→ **EXERCISE DETAILS**
The records that follow are to be transcribed in full, without their images.

→ **RECORDED INFORMATION**
****************
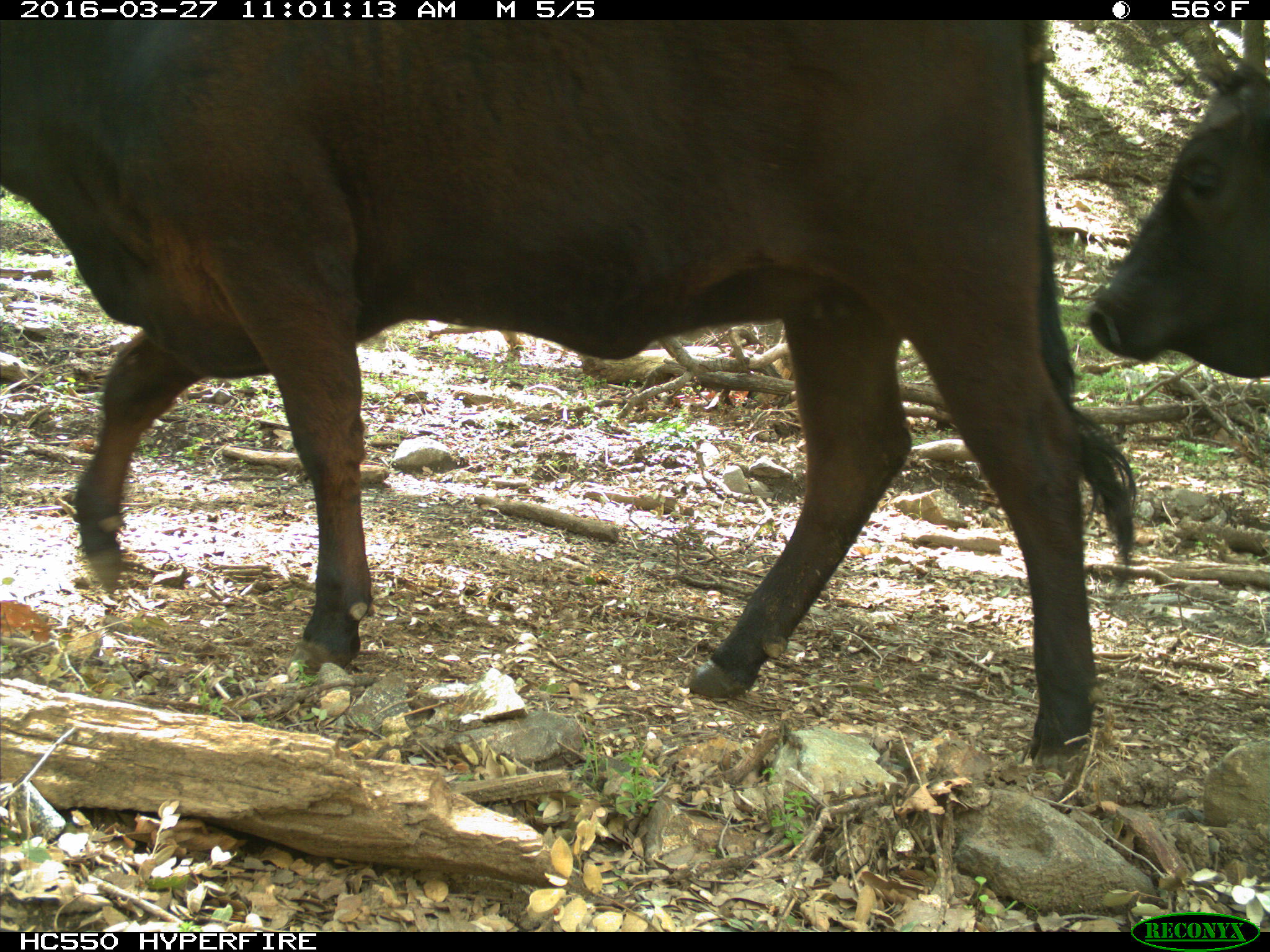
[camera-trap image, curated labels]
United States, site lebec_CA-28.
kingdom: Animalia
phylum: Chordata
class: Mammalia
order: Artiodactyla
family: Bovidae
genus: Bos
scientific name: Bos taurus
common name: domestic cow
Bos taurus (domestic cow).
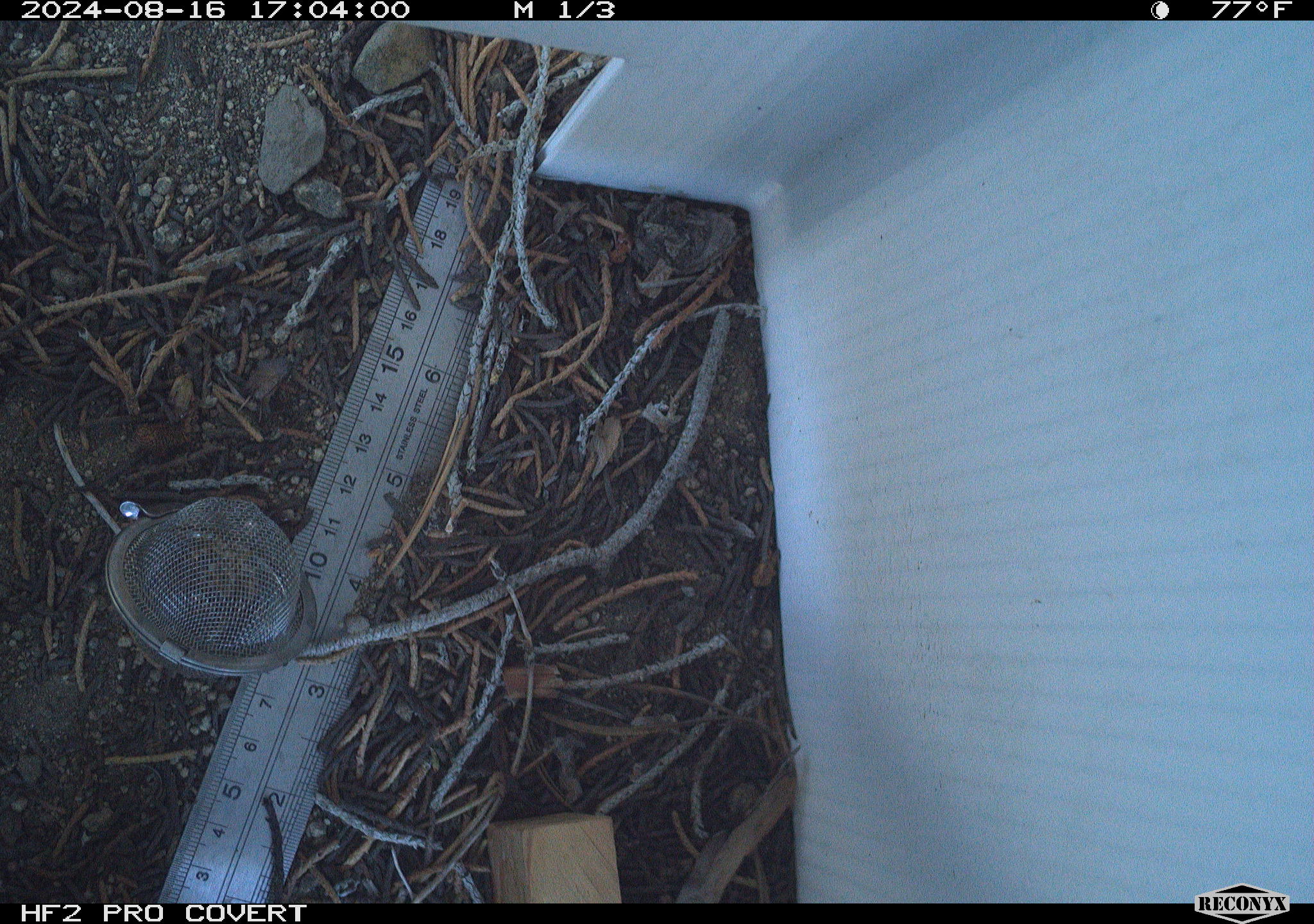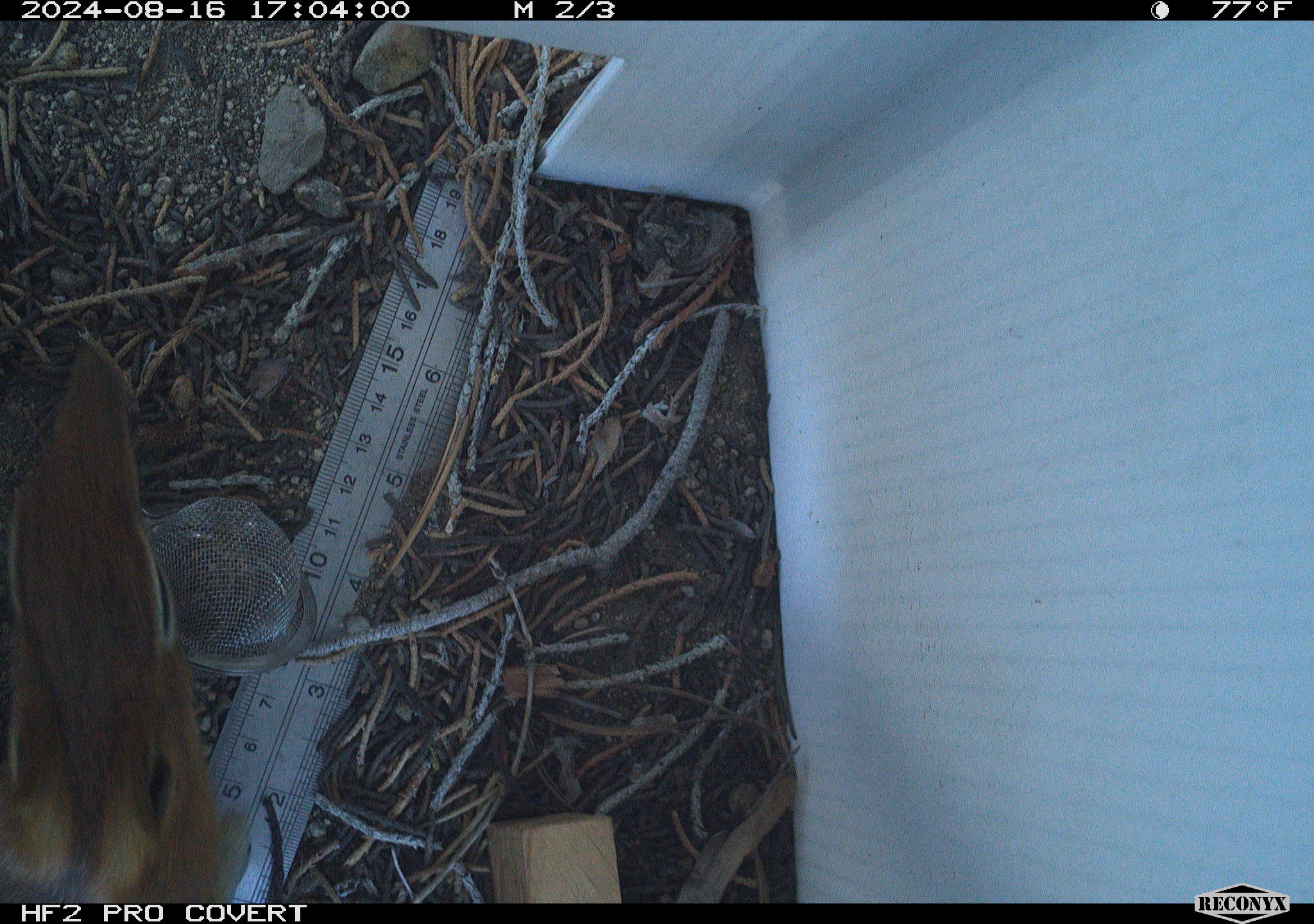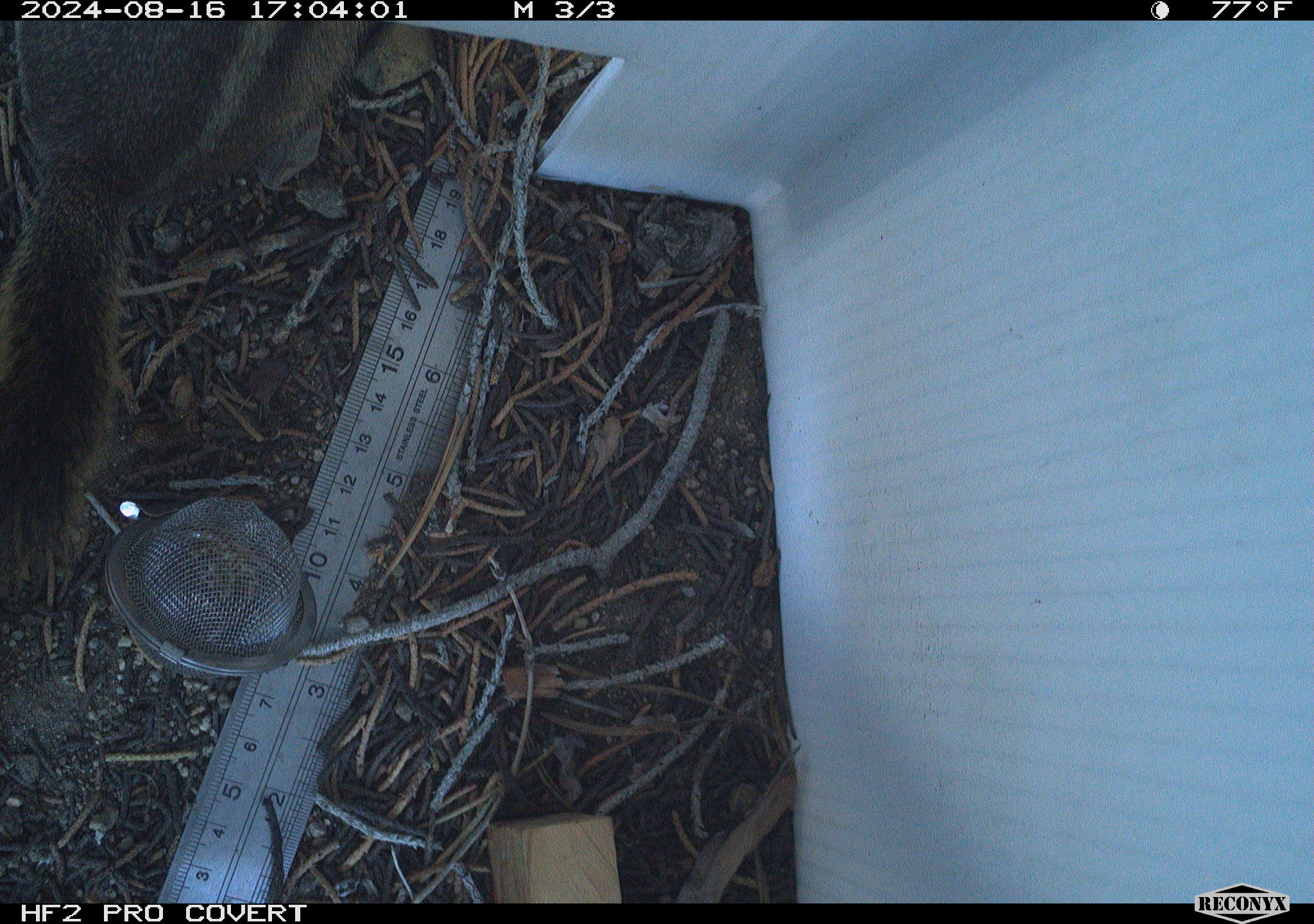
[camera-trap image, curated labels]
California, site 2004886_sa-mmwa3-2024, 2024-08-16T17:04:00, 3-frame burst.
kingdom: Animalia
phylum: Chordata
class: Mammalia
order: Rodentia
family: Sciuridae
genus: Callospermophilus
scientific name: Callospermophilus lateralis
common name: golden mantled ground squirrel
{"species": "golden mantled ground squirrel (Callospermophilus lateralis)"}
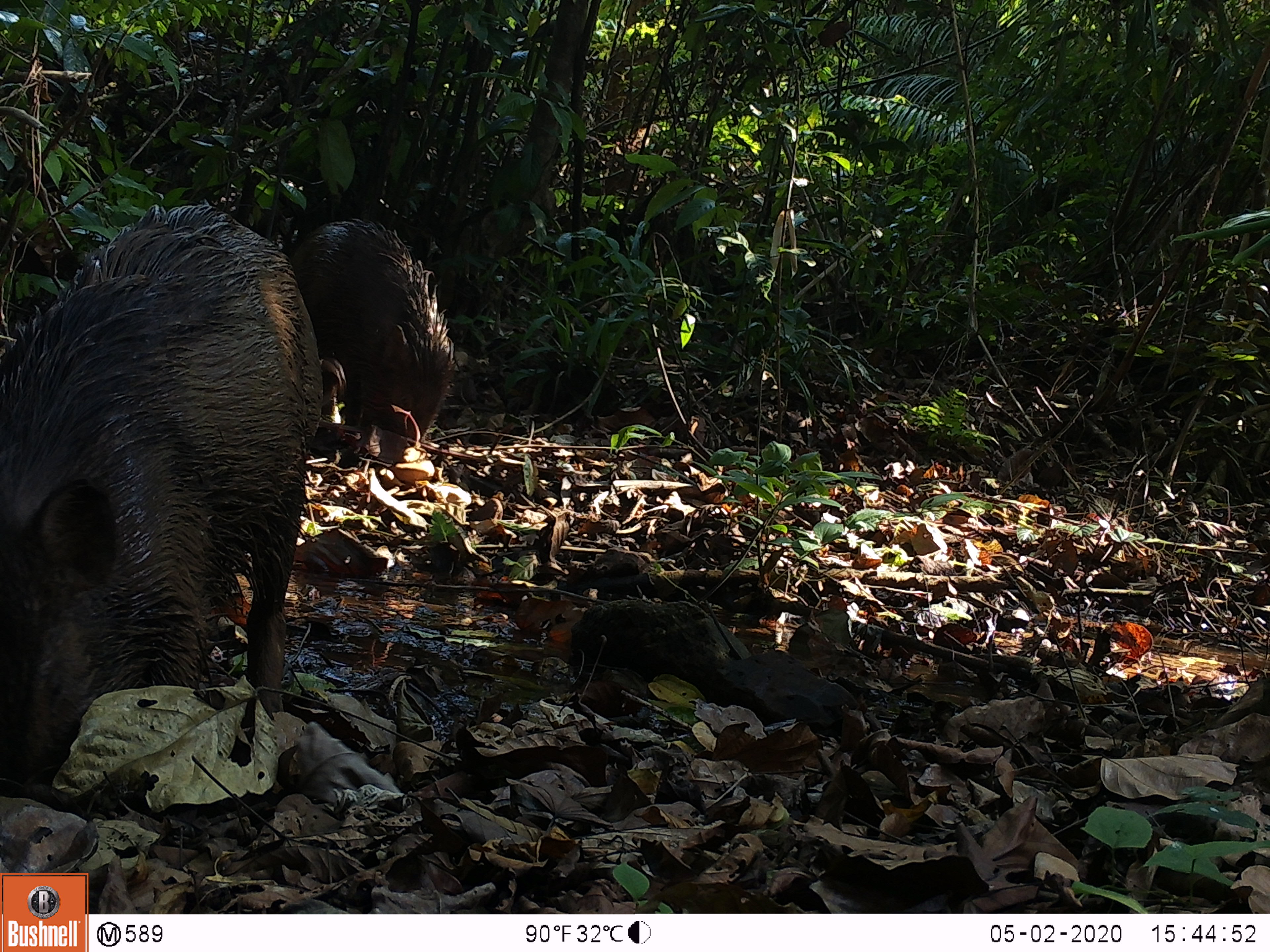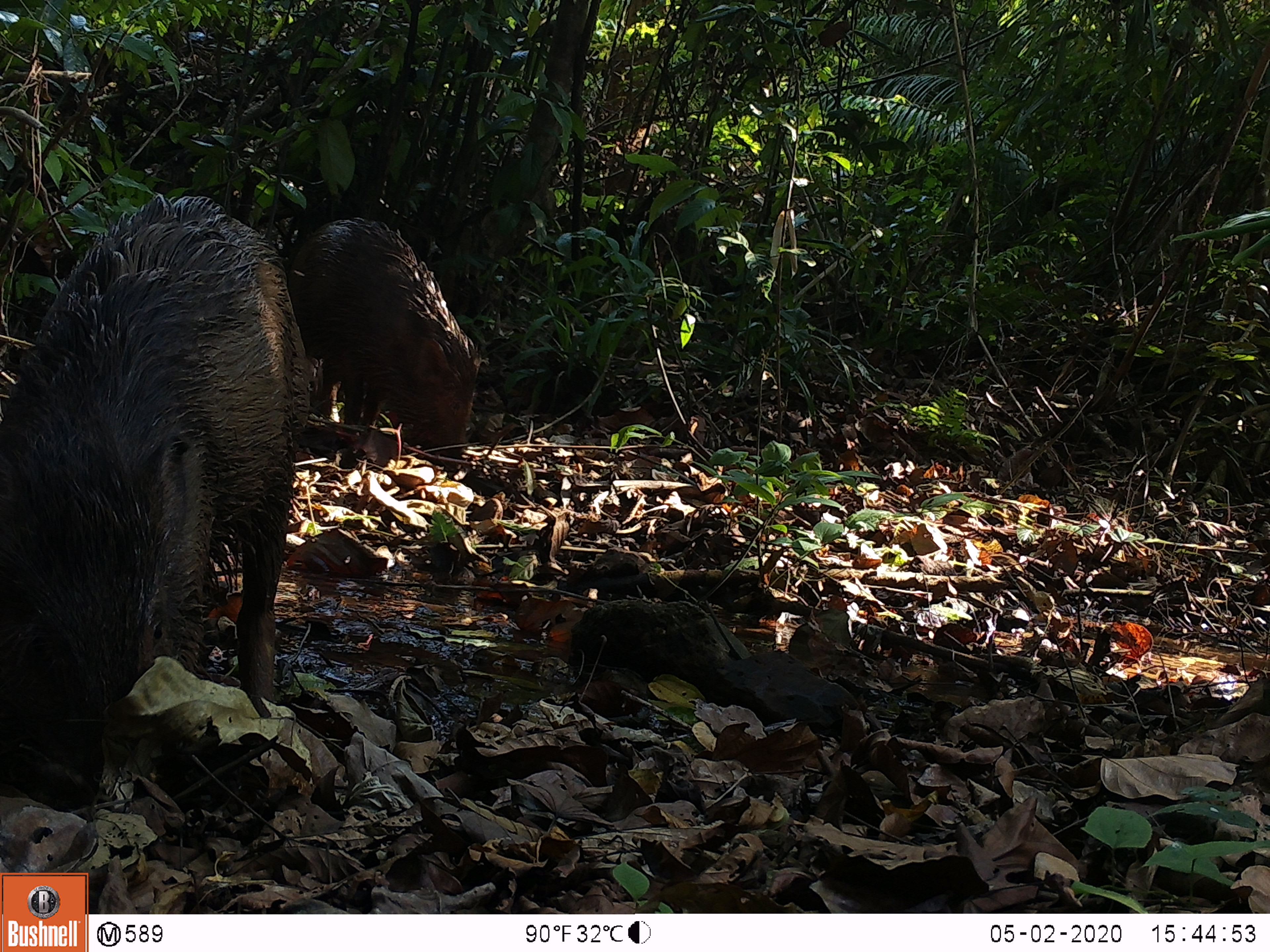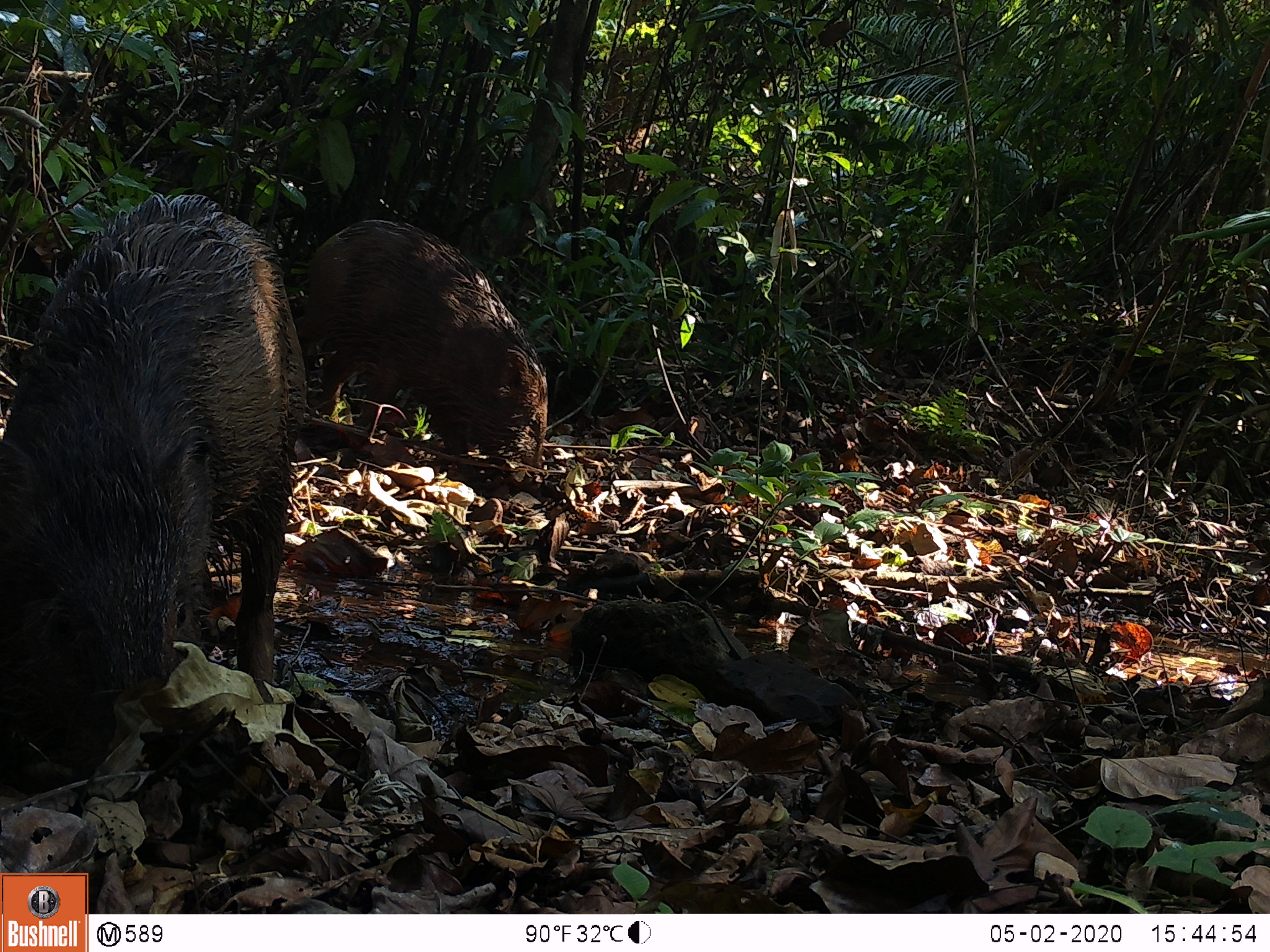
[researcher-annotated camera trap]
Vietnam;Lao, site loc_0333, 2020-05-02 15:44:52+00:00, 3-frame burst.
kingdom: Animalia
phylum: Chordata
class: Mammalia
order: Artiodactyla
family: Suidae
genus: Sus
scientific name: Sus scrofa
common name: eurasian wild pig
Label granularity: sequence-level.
****************
→ **ANSWER TO THIS PROBLEM**
[camera-trap image, curated labels]
United States, site lebec_CA-28.
kingdom: Animalia
phylum: Chordata
class: Mammalia
order: Artiodactyla
family: Bovidae
genus: Bos
scientific name: Bos taurus
common name: domestic cow
Bos taurus (domestic cow).
[camera-trap image, curated labels]
California, site 2004886_sa-mmwa3-2024, 2024-08-16T17:04:00, 3-frame burst.
kingdom: Animalia
phylum: Chordata
class: Mammalia
order: Rodentia
family: Sciuridae
genus: Callospermophilus
scientific name: Callospermophilus lateralis
common name: golden mantled ground squirrel
{"species": "golden mantled ground squirrel (Callospermophilus lateralis)"}
[researcher-annotated camera trap]
Vietnam;Lao, site loc_0333, 2020-05-02 15:44:52+00:00, 3-frame burst.
kingdom: Animalia
phylum: Chordata
class: Mammalia
order: Artiodactyla
family: Suidae
genus: Sus
scientific name: Sus scrofa
common name: eurasian wild pig
Label granularity: sequence-level.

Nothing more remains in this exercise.